CASE STUDIES / CultureSpace

From Interior Provider to Culture Architect

CBI Group was a forty-year-old, family-founded workplace interiors company operating nationally with more than 120 employees, four showrooms, and a central distribution hub. By every operational measure, it was established and stable. The brand, however, no longer reflected the business it had become.

An office space is an expression of culture.

What Remains True

Brands fail when they rename without reframing.

The most effective transformations do not discard history. They reinterpret it through a sharper strategic lens.

A name matters when it signals a shift in meaning, not just a shift in aesthetics.

The Result

CBI Group transitioned into CultureSpace with a defined strategic position and a brand identity built to support national growth.

The repositioning clarified the company’s value beyond product. Clients engaged the firm as a strategic partner in shaping culture, not simply as a vendor of interiors.

The new brand created alignment between legacy relationships and future ambition, giving the organization a platform for continued expansion.

The approach

The solution was not a cosmetic rebrand.
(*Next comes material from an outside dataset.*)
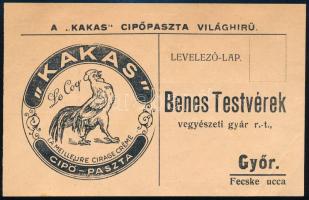 cca 1930 Benes Testvérek Vegyészeti Gyár R.T., Győr levelezőlap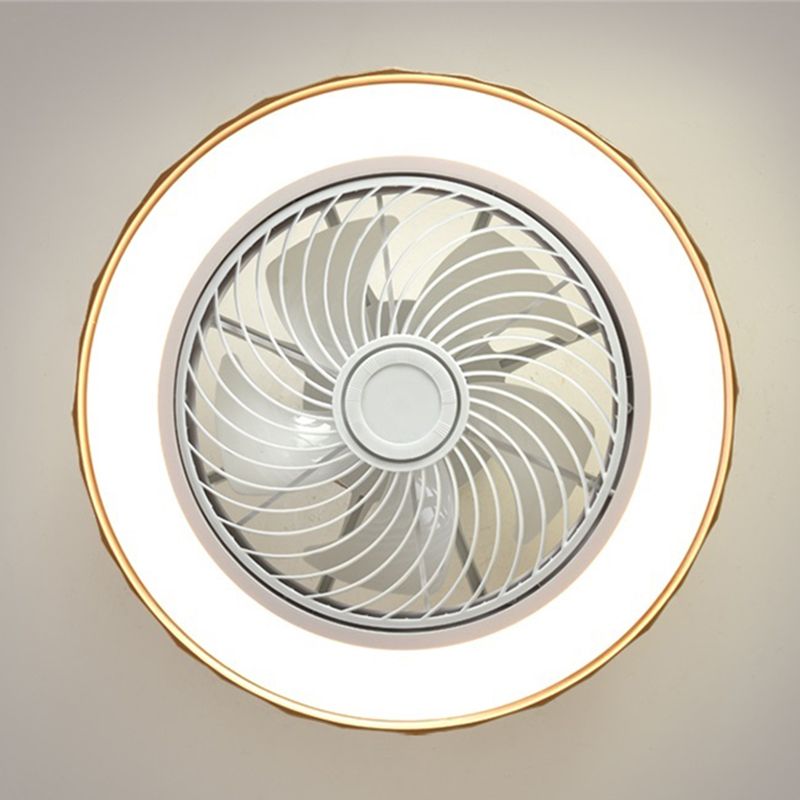 Minimalismus trommelförmige Flush Mount Deckenventilator Metal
It was a strategic repositioning.

I led the reframing of the company around a single idea: space is an expression of culture.

From that strategic center, the work unfolded in sequence:

  • Rename the company to reflect its forward direction: CultureSpace.

  • Define a brand platform rooted in culture-driven design rather than product procurement.

  • Establish messaging that elevated the conversation from furniture and interiors to performance, identity, and organizational behavior.

  • Build a visual identity and digital presence that signaled modernity, clarity, and strategic confidence.

The new name was declarative. It positioned the company as a shaper of culture, not a supplier of components.

The brand architecture aligned services, strategy, and storytelling under a single narrative: workplaces shape how people think, collaborate, and perform.

the core tension

CBI Group faced a structural contradiction.

Its forty-year legacy was a genuine asset. The company had earned trust through long-term client relationships, operational discipline, and consistent delivery. That history signaled reliability and stability in a category where execution matters.

At the same time, the future of the business required a different posture. Growth depended on being seen not just as a provider of interiors, but also as a strategic partner shaping workplace culture, performance, and organizational behavior.

Lean too heavily into legacy and the brand remains operational, defined by what it has done rather than what it enables. Distance from that history and the company risks discarding the credibility that made transformation possible.

The tension was between honoring earned trust and signaling strategic evolution, between stability and aspiration.

The Disconnect

CBI Group was a family-founded company with more than forty years of experience transforming workplaces. It had grown into a national provider of tailored commercial interiors, with deep operational capability and long-standing client relationships.

What it did not have was a brand that reflected its evolution.

The name CBI Group carried history, but not meaning. It described a legacy structure, not a forward-looking point of view. As the business expanded beyond furnishings into culture-driven workplace strategy, the brand no longer matched the ambition of the company.

The disconnect was between what the company had become and how it was perceived.